Texte source.
**********
Malgré un contexte économique encore à la peine et un cadre administratif contraignant, le petit entrepreneuriat roumain n’a rien perdu de son audace. Même si pérenniser son affaire reste, ici comme ailleurs, le plus grand défi.
Immeuble en face de la Banque nationale aujourd’hui en rénovation, ayant abrité le premier siège de la Chambre de commerce et d’industrie de Bucarest, puis la Bibliothèque nationale – avant de repasser aux mains de la Chambre.
Petite librairie à deux pas de la place de l’université, à Bucarest… Les vieux livres s’y entassent sur de hautes étagères en bois, une odeur de vieux papier invite à la lecture. Cosmin et Dan, deux trentenaires passionnés de beaux ouvrages, ont monté cette enseigne il y a bientôt quatre ans. Leur petite entreprise a résisté à la crise, mais reste fragile. « A cause d’une bureaucratie insupportable, des impôts qui nous plombent, un loyer indexé sur l’euro qui n’arrête pas d’augmenter, on lutte pour notre survie, lâche Cosmin. Au lieu de penser à long terme, aux cotisations et aux embauches que peut générer une PME en bonne santé, l’Etat veut obtenir de l’argent toujours plus vite, et augmente les taxes. » La situation précaire de leur librairie est celle de beaucoup de petites et moyennes entreprises (PME) en Roumanie. La PME roumaine, que l’on traduit par IMM, est une entreprise employant un maximum de 250 personnes, et dont le chiffre d’affaires net annuel ne dépasse pas 50 millions d’euros. Quelque 700.000 d’entre elles contribuent cependant, directement ou indirectement, à près de 50% des exportations du pays, et embauchent plus de 70% de la population active.
**********
Lignes d'un jeu de données.
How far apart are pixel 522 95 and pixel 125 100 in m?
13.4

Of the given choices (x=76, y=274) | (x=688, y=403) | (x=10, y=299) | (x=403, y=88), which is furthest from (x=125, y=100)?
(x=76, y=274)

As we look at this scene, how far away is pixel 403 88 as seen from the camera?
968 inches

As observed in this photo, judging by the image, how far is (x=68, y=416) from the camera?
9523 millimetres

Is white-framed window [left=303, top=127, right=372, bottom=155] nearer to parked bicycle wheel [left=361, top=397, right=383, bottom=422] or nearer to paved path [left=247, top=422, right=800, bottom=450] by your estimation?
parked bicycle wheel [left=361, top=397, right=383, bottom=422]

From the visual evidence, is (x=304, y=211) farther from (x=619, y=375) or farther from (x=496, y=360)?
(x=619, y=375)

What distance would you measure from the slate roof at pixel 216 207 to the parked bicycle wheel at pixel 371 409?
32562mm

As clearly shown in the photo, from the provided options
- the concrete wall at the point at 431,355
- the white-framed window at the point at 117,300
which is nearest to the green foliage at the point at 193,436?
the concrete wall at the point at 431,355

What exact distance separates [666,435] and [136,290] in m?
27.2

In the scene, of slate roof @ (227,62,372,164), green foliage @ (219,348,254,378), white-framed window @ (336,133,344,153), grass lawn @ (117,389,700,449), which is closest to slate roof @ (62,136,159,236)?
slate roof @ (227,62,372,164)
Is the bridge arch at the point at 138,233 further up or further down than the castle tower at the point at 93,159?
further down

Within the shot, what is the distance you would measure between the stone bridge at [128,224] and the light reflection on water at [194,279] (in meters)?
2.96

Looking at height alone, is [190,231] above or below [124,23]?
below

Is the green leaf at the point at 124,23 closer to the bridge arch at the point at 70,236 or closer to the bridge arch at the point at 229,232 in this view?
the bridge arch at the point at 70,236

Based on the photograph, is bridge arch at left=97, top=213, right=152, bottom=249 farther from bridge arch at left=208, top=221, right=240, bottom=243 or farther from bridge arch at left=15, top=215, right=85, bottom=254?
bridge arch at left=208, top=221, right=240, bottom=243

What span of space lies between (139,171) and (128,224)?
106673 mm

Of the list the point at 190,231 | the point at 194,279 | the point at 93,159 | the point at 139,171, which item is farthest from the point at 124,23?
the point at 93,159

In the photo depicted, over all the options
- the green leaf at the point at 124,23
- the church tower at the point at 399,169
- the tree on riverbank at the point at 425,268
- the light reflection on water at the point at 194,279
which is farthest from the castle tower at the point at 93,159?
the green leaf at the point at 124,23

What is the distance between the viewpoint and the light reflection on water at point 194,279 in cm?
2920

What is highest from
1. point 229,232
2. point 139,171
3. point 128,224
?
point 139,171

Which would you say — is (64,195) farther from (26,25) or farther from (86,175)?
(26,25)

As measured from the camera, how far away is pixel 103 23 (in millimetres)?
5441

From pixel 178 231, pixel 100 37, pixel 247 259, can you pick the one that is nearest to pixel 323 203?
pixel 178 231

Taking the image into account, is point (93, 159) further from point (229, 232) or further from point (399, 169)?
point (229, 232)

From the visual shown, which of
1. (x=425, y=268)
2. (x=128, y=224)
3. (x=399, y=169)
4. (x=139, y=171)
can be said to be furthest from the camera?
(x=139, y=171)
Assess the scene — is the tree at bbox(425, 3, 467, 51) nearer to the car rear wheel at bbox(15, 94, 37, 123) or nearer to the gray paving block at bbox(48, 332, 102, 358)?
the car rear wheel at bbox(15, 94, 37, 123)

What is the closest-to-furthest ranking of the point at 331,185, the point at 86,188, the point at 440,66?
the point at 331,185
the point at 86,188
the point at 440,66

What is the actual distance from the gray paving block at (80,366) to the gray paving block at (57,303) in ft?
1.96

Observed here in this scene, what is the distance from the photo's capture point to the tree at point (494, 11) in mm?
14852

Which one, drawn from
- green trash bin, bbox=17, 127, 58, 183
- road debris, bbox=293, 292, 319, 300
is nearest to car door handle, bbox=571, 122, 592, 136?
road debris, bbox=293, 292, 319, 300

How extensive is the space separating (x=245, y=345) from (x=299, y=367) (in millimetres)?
**********
Exercices.
**1)** Reproduisez fidèlement le passage du texte sur les PME roumaines qui va de « Immeuble en face » jusqu'à « de la Chambre. ».
**2)** Selon le texte sur les PME roumaines, combien de personnes une PME roumaine peut-elle employer au maximum ?
Ces lignes ne servent pas à répondre.

Réponses par exercice.
**1)**
Immeuble en face de la Banque nationale aujourd’hui en rénovation, ayant abrité le premier siège de la Chambre de commerce et d’industrie de Bucarest, puis la Bibliothèque nationale – avant de repasser aux mains de la Chambre.

**2)** 250 personnes au maximum.